In fact, southern African countries combined had less cases than the United Kingdom and yet the latter imposed travelling bans on the former.

In the absence of scientific arguments to back these travel bans, most concluded that it was politics and racism that influenced these decisions.

In addition to other global ills such as poverty, backwardness and darkness, Africa has been known by the Western world as the epicentre of all major diseases.

Take for example, malaria is known to be one of the most severe public health problems worldwide and a leading cause of death and disease in many developing countries in 2019.

In the same year, malaria is believed to have caused an estimated 229 million clinical episodes and Africa accounts for more than 80% of cases and more than 90% of 409 000 deaths, according to the US Centers for Disease Control and Prevention (CDC).

That is roughly 370 000 deaths in Africa alone per year and that makes the continent the epicentre of malaria.

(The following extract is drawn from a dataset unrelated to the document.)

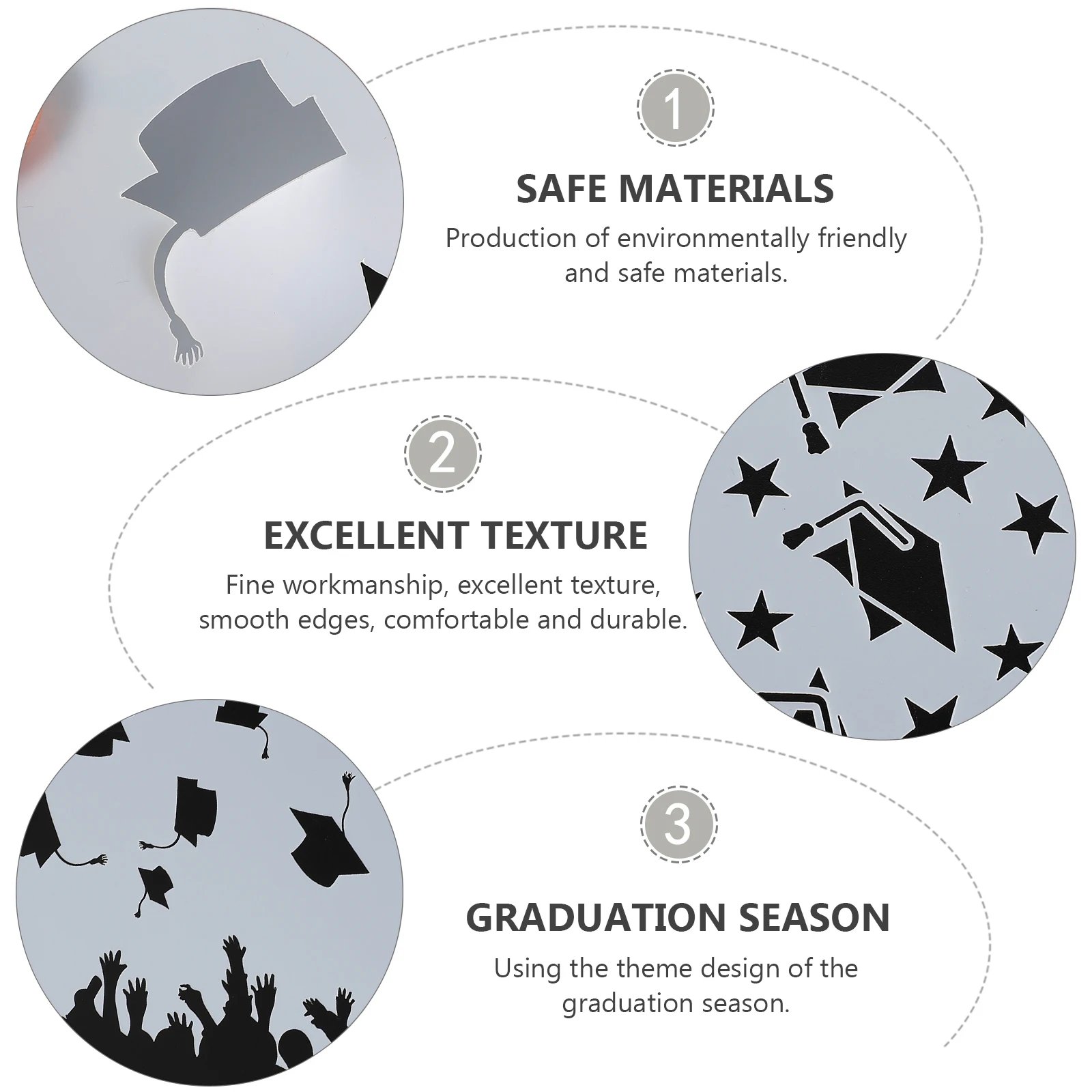 

2Pcs Hollow Cake Decoration Stencils Graduation Theme Templates DIY Spray Cake Stencils for Party Use Eid Party Supplies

There are other more than one million adults and children estimated to die every year from HIV/Aids-related causes in Africa alone.

According to available research, HIV is thought to have crossed from chimps to humans in the 1920s in Africa’s Democratic Republic of Congo (DRC).

They argue that this was as a result of chimps carrying the Simian Immunodeficiency Virus, a virus closely related to HIV, being hunted and eaten by people living in the area or may be people who visited the area.

But then the first cases of what would later become known as Aids were reported in the United States in June 1981.

It remains a mystery how the chimps in DRC transmitted the virus to the USA in 1981 and how the virus later settled in southern African to become its epicentre.

For all we know, the map that was used to represent countries banned from travelling to Europe and the US due to COVID-19, is the same as the map depicting southern Africa as the epicentre of HIV/Aids over the past two decades.

And of course, we cannot question science.

In the recent case, there are two major differences between HIV and COVID-19 pandemic.

For HIV and Aids, Africa did not have a voice and the capacity to initiate and lead the narrative.

Sub-Saharan Africa accepted whatever was provided to it on the epistemological sphere without questioning.

And with COVID-19, mainly the Omicron variant, southern Africa demonstrated leadership and that it is ahead of its game and followed all the protocols to ensure the world was informed and prepared to deal with the new challenge.

In a way it was supposed to be its moment of glory, but alas doom and gloom befell southern Africa with a barrage of travel bans which have become too embarrassing to lift without justification.

As the world grapples with the new variant, to what extent is it ready to accept that all humans have the same genome with minor variations of 0,001% only limited to appearance and health?

The COVID-19 pandemic is supposed to unite us as one endangered people especially having noted that a public health concern that affect one part of the world can potentially affect the rest of the world.

Having all people of Europe and USA vaccinated when the rest of world is not, does not make everyone safe.

Politicising and weaponising public health concerns does not keep everyone safe. It is time to think and operate as one human race.

  • Tapiwa Gomo is a development consultant based in Pretoria, South Africa. He writes here in his personal capacity.